Around 250 people in just one landing: this is the number of migrants, almost all Moroccans, who were handed rejection notices immediately after arriving in Pozzallo over a week ago on board the Golfo Azzurro. Photocopied rejection notices which impose that you leave the Italian state within seven days, via Fiumicino airport in Rome. This absurd, illegal, unconstitutional procedure has been carried out yet again, leading to the collective rejections of which Italy was found guilty by the European Court of Human Rights.

La nave Aquarius al porto di Catania

“Preliminary investigations” continue on the other fronts, into the search and rescue operations, with NGOs forced to demonstrate the transparency of their work, while the Libyan Coast Guard wait for the money promised by the Italian government to combat the infamous “smugglers”. In the meanwhile, the rescue operations at sea continue at an even pace, with around 2,000 migrants saved last weekend alone. And with them, the ‘deferred rejections’ are growing, and the arrests of the ‘alleged boat drivers’, and the dead.

The survivors of the latest crossing all left from Sabratha, Libya. The journey took around three days before finally arriving at Pozzallo, Catania, Augusta and Trapani. On the morning of Friday 7th April, 433 people arrived in Catania on board the Aquarius, including many women who spoke to staff on board about the abuse and maltreatment they received immediately before departure. Most of the new arrivals were from Bangladesh and Morocco: the high number of North African citizens, and the fact that the police organised for them to be among the first to land, provided a forewarning of mass rejections – which we were, unfortunately, able to confirm a few hours later.

In fact, it was only three and a half hours after the end of landing operation that we came across dozens of young Moroccan men who had left the port with nothing except a bag from the Red Cross (which we saw contained water, a change of clothes, and some food), and a rejection notice ordering them to leave Italy within seven days. We found them the next morning in the premises of the train station, along with staff from the OpenEurope project. With the help of a mediator, they had provided them with some basic legal information the evening before, as well as kit for their bare necessities, a telephone card and some information on where in the city they could get a warm meal, a change of clothes and take a shower. The majority of them are determined to continue their journeys to other places, but for some of them it is not even possible to decipher signs written in Italian. “I want to go to Spain” – ‘A.’ told us in broken French – “I have friends there, relatives, a second family. But coming this way was the only way to do it.”

The rejected young Moroccans at Catania train station

There are around 80 young men passing through the train station in this situation; they explained how they were interrogated by the police about why they have escaped to Italy, only for the majority of them to be removed from the port with the legal notices which we already know all too well. The signs of exhaustion and the difficulty of communication means we have serious doubts about whether it was possible, in the space of a few hours, to fully inform hundreds of people of the situation, and examine each person’s situation while respecting the right to individual protection. How many of these young men have understood what is happening, and above all what the rejection notice in their hands means for their future? What protection of basic rights is guaranteed to those who are left in the street like this, in a foreign country, without documents, money or even much ability to communicate? Italy is simply continuing with the production of invisible, irregular persons, who from the North to the South are filling up the ranks of black market and exploitative work, blocked from exercising even the few rights left to them.

The plan according to which, for every rescue there is a corresponding arrest of at least “alleged boat driver” continues to be rigorously followed in Pozzallo.
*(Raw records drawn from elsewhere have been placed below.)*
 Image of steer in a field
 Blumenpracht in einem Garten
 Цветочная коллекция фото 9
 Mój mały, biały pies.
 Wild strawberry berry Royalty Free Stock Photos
After the landing operation of MOAS’s vessel Phoenix on April 6th, three migrants – including one minor – were arrested, and further investigations are underway. These past few months dozens such “alleged boat drivers” were all let out of prison within the space of a few weeks and dumped on the streets of Ragusa. Their ability to obtain legal status in Italy still needs to be confirmed. But even now that some judges are recognising the argument that a “state of necessity” forced many of them to drive the vessels, the form and method of the investigations carried out on arrival has not seen any modification, and the number of arrests continues apace. Italy and Europe needs sacrificial victims to demonstrate their ability to fight human trafficking, even when it is all too clear that the real traffickers are far off. Those who land on our shores can bear witness to this easily enough: “They brought me to Sabratha along with the others, continually escorted by Libyan men pointing their guns at us… Whoever didn’t have the money was beaten and tortured, and then killed – and I saw plenty of people left outside the compound where we were kept – with a bullet in their head. I was lucky, because I had managed to get some of the money sent to the Libyans who were asking for it. They put me together with the other who hadn’t paid the full amount and ordered me to do some things, like carry the boat, take the compass, use the satellite phone and hand out biscuits and water. I couldn’t say no, I didn’t have any choice, otherwise they would have killed me.” “We were stopped by the Libyan Coast Guard, who stole everything we had, and then left us to the sea.” “This is my second attempt to get to Italy. The first time we were intercepted by the Libyan Coast Guard and brought back to shore, imprisoned, and forced to pay again before leaving.” Witness accounts of this kind are nothing new, but they are becoming even more difficult to listen to while the Italian government is proposing deals with the Libyan Coast Guard and punishing those it ought be protecting.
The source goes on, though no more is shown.